With Chapter 3, however, we return to higher level concepts with a discussion of visual areas V1, V2 and V3. A large part of this chapter deals with the multiresolution nature of the retina and V1. While I am familiar with the use of common image processing techniques such as multiscale pyramids, I found this more theoretical treatment of the topic refreshing. (Although I should also add that I was surprised by how difficult I found it to follow.) Despite its difficulties, this chapter makes it clear that Poggio and Anselmi’s approach has some clear strengths. They detail how i-theory offers an explanation for the architecture of retina and V1 and gives rise to Bouma’s famous law about visual crowding. The authors end the chapter with several new predictions that await empirical testing! Chapter 4 continues this line of work up to area V4 and the IT stage.
The short final chapter is perhaps the most important. It starts with a discussion about the link between i-theory and the deep convolutional neural networks that have proved so successful recently in AI research. This is followed by a list of predictions that should hopefully inspire future empirical work.

▶ **WHAT YOU WILL DO**: Resume the review of Poggio and Anselmi's book on i-theory, writing on from its last sentence.

▶ **THE DATA**:
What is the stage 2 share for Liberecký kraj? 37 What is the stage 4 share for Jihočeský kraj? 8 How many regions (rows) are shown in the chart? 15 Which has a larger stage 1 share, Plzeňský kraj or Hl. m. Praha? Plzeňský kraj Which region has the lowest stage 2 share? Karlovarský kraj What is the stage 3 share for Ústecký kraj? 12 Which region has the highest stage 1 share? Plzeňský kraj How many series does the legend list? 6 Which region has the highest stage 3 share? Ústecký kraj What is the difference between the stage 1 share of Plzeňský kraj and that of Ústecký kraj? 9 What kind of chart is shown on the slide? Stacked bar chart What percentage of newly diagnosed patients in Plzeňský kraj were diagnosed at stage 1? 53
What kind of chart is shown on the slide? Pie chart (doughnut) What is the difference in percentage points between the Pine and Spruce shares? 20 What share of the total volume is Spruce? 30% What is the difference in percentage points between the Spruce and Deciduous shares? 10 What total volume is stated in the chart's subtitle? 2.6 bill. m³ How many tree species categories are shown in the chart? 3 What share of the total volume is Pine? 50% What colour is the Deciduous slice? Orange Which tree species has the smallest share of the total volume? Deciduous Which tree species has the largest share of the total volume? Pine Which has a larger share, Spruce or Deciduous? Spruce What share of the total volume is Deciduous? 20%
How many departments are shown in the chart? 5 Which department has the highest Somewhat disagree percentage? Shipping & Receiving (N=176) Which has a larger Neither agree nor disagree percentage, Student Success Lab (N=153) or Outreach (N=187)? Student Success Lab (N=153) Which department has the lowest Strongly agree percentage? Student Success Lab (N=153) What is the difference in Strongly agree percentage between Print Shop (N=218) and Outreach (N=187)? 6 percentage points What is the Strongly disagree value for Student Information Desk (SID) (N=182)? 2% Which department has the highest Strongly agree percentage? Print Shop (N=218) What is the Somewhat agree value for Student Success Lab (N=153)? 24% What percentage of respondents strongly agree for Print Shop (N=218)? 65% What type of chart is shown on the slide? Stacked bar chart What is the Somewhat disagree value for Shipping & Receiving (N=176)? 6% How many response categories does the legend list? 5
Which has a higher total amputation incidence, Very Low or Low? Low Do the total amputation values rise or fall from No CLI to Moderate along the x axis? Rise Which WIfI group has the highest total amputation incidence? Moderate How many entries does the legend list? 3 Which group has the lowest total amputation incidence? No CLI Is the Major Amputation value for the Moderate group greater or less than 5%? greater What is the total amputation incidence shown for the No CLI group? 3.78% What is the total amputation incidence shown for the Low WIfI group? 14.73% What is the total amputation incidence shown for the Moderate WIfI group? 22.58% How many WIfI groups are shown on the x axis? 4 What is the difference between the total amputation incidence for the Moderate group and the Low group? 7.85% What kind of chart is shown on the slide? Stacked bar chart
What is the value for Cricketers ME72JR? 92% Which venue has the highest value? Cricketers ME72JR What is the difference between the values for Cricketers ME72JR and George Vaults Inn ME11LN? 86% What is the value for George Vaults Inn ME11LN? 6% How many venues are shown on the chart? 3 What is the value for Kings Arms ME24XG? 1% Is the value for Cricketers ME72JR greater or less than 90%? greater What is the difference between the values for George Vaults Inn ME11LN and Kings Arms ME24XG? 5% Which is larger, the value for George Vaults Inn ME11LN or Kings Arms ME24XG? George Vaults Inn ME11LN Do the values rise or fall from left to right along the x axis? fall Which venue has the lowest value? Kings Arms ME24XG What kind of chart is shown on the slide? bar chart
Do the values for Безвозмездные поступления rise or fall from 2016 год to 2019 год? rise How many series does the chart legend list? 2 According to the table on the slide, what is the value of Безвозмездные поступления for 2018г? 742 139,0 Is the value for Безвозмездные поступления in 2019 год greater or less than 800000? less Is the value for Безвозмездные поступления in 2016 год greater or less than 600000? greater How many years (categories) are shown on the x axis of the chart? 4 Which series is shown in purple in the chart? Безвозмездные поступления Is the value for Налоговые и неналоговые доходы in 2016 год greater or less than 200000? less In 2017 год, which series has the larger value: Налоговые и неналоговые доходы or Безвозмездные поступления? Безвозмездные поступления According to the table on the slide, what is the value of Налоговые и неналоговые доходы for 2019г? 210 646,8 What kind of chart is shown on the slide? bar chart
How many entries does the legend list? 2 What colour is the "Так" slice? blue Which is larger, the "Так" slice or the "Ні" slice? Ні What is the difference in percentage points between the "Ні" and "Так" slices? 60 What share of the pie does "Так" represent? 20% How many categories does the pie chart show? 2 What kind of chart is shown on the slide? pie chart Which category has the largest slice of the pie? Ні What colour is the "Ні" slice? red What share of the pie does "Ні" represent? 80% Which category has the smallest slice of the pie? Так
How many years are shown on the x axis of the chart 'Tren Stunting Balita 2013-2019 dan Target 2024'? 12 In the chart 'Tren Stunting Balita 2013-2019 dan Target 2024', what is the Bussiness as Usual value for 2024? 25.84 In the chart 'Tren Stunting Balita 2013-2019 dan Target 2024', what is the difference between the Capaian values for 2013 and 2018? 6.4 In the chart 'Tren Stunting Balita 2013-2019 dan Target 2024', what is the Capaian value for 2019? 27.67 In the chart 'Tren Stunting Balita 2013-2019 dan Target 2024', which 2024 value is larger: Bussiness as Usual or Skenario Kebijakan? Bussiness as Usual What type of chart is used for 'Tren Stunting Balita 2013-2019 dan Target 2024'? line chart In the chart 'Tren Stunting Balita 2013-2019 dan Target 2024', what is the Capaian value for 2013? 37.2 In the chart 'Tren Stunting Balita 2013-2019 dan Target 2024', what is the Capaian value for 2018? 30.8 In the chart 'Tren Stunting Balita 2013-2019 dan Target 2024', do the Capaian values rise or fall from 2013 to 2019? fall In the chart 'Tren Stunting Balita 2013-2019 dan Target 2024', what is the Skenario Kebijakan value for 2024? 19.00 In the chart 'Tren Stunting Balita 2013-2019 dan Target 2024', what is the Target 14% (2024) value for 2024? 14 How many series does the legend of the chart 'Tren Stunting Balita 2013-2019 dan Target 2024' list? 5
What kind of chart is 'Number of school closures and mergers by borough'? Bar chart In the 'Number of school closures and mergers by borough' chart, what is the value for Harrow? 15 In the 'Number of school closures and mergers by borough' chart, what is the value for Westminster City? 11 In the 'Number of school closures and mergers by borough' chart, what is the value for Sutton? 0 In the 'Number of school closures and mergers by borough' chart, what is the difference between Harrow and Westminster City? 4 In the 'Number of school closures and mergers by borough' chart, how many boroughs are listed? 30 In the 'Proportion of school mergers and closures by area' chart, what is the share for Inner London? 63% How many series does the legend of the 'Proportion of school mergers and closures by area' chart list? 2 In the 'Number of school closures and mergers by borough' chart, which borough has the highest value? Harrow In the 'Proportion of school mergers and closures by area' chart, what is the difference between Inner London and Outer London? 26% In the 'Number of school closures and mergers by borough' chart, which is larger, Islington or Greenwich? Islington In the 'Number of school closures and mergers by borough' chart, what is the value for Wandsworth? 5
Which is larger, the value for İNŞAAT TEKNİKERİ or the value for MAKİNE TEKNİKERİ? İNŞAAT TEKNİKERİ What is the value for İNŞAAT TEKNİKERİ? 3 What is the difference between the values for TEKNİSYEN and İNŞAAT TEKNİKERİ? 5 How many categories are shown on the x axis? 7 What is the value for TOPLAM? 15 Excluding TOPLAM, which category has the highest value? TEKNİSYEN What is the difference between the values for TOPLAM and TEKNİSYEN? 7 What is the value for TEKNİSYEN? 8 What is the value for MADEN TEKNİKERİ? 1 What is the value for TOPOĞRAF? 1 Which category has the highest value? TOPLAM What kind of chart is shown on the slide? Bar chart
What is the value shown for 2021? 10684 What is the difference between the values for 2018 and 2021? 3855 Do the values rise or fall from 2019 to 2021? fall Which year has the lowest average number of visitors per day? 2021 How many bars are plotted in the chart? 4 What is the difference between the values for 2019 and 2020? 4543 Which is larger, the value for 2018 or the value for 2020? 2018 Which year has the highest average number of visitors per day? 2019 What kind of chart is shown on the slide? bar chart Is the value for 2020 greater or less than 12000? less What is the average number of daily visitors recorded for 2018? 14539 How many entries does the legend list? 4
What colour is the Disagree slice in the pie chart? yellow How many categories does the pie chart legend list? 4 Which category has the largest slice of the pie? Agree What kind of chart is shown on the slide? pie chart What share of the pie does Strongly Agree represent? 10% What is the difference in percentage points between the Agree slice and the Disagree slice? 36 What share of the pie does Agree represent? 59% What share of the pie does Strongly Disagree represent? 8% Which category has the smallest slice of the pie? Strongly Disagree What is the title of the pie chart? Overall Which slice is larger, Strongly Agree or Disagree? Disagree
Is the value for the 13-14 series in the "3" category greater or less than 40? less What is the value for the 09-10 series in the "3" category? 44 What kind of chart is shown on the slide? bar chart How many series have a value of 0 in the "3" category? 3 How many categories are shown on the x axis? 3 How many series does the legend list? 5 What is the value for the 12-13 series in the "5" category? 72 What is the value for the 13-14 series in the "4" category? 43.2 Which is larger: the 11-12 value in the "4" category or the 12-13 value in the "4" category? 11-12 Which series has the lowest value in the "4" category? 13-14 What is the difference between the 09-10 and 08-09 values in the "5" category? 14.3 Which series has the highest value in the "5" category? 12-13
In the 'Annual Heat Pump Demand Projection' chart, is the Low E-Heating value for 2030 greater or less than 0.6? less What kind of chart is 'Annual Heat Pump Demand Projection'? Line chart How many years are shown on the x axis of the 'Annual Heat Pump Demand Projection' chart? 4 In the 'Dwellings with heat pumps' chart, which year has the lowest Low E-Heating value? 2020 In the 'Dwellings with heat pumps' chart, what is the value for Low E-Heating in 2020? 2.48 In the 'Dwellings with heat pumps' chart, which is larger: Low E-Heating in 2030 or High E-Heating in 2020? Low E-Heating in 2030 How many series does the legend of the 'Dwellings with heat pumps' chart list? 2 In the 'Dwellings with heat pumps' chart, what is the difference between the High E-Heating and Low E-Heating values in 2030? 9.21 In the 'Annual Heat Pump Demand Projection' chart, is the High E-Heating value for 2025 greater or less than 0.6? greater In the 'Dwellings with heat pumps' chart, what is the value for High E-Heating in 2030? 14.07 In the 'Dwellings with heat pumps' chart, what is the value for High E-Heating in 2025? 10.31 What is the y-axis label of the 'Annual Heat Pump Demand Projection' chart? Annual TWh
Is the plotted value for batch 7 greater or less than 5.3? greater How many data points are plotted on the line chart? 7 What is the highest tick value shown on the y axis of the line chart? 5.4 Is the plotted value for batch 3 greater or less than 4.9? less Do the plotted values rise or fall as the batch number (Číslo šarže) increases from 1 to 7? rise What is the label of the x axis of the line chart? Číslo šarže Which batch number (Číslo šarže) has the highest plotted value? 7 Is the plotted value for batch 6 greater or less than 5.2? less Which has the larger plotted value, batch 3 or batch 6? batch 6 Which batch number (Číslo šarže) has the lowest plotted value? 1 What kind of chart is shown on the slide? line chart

▶ **EXPECTED ANSWER**:
I greatly admire the work described in this book, and the book’s main contribution is to collect a series of technical reports together. I’ve spoken to colleagues in the past about my belief that our field, and cognitive psychology in general, is held back by a lack of theoretical mathematical models. Understanding the human brain is surely one of the most complex areas in science, and I have always felt it naive to assume that psychologists will be able to do it without comparable training in mathematics to subjects such as physics. However, this said, I feel that Visual Cortex and Deep Networks will be a challenging introduction to this area unless the reader has a strong grounding in mathematics. I would recommend that interested vision sciences begin with another text (such as Zhaoping’s excellent book ‘Understanding Vision’) and then continue with Poggio and Anselmi’s book if they require more in-depth understanding.